Dataset records.
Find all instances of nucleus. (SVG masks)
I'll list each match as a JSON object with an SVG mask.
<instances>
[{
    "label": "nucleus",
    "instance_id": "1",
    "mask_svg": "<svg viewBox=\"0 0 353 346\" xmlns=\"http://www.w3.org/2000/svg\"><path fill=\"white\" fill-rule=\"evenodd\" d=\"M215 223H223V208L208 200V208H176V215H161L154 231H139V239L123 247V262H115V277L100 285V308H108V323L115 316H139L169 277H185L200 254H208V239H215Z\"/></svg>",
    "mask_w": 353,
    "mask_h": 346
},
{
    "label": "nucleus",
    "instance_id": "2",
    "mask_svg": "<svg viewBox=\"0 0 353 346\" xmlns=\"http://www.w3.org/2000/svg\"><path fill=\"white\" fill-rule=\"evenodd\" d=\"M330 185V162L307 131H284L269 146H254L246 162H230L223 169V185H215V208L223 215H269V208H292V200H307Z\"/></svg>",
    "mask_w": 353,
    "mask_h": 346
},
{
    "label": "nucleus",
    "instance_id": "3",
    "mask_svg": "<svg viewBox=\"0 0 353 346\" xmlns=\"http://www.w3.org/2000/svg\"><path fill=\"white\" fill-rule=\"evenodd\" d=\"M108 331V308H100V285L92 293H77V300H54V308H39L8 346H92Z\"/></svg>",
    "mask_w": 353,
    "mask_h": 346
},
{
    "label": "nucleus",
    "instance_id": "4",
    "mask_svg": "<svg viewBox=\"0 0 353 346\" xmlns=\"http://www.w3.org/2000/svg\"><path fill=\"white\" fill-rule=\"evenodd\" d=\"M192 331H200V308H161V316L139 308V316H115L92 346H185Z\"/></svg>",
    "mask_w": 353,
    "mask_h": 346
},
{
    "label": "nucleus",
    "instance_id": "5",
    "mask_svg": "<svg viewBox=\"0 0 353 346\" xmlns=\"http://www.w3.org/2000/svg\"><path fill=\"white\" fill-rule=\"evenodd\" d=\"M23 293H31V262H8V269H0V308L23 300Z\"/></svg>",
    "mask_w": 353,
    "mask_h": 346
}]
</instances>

Short problem. Please identify every line above that contains the string "xmlns" and copy each of those lines in full. Case counts.

Exercise answer.
    "mask_svg": "<svg viewBox=\"0 0 353 346\" xmlns=\"http://www.w3.org/2000/svg\"><path fill=\"white\" fill-rule=\"evenodd\" d=\"M215 223H223V208L208 200V208H176V215H161L154 231H139V239L123 247V262H115V277L100 285V308H108V323L115 316H139L169 277H185L200 254H208V239H215Z\"/></svg>",
    "mask_svg": "<svg viewBox=\"0 0 353 346\" xmlns=\"http://www.w3.org/2000/svg\"><path fill=\"white\" fill-rule=\"evenodd\" d=\"M330 185V162L307 131H284L269 146H254L246 162H230L223 169V185H215V208L223 215H269V208H292V200H307Z\"/></svg>",
    "mask_svg": "<svg viewBox=\"0 0 353 346\" xmlns=\"http://www.w3.org/2000/svg\"><path fill=\"white\" fill-rule=\"evenodd\" d=\"M108 331V308H100V285L92 293H77V300H54V308H39L8 346H92Z\"/></svg>",
    "mask_svg": "<svg viewBox=\"0 0 353 346\" xmlns=\"http://www.w3.org/2000/svg\"><path fill=\"white\" fill-rule=\"evenodd\" d=\"M192 331H200V308H161V316L139 308V316H115L92 346H185Z\"/></svg>",
    "mask_svg": "<svg viewBox=\"0 0 353 346\" xmlns=\"http://www.w3.org/2000/svg\"><path fill=\"white\" fill-rule=\"evenodd\" d=\"M23 293H31V262H8V269H0V308L23 300Z\"/></svg>",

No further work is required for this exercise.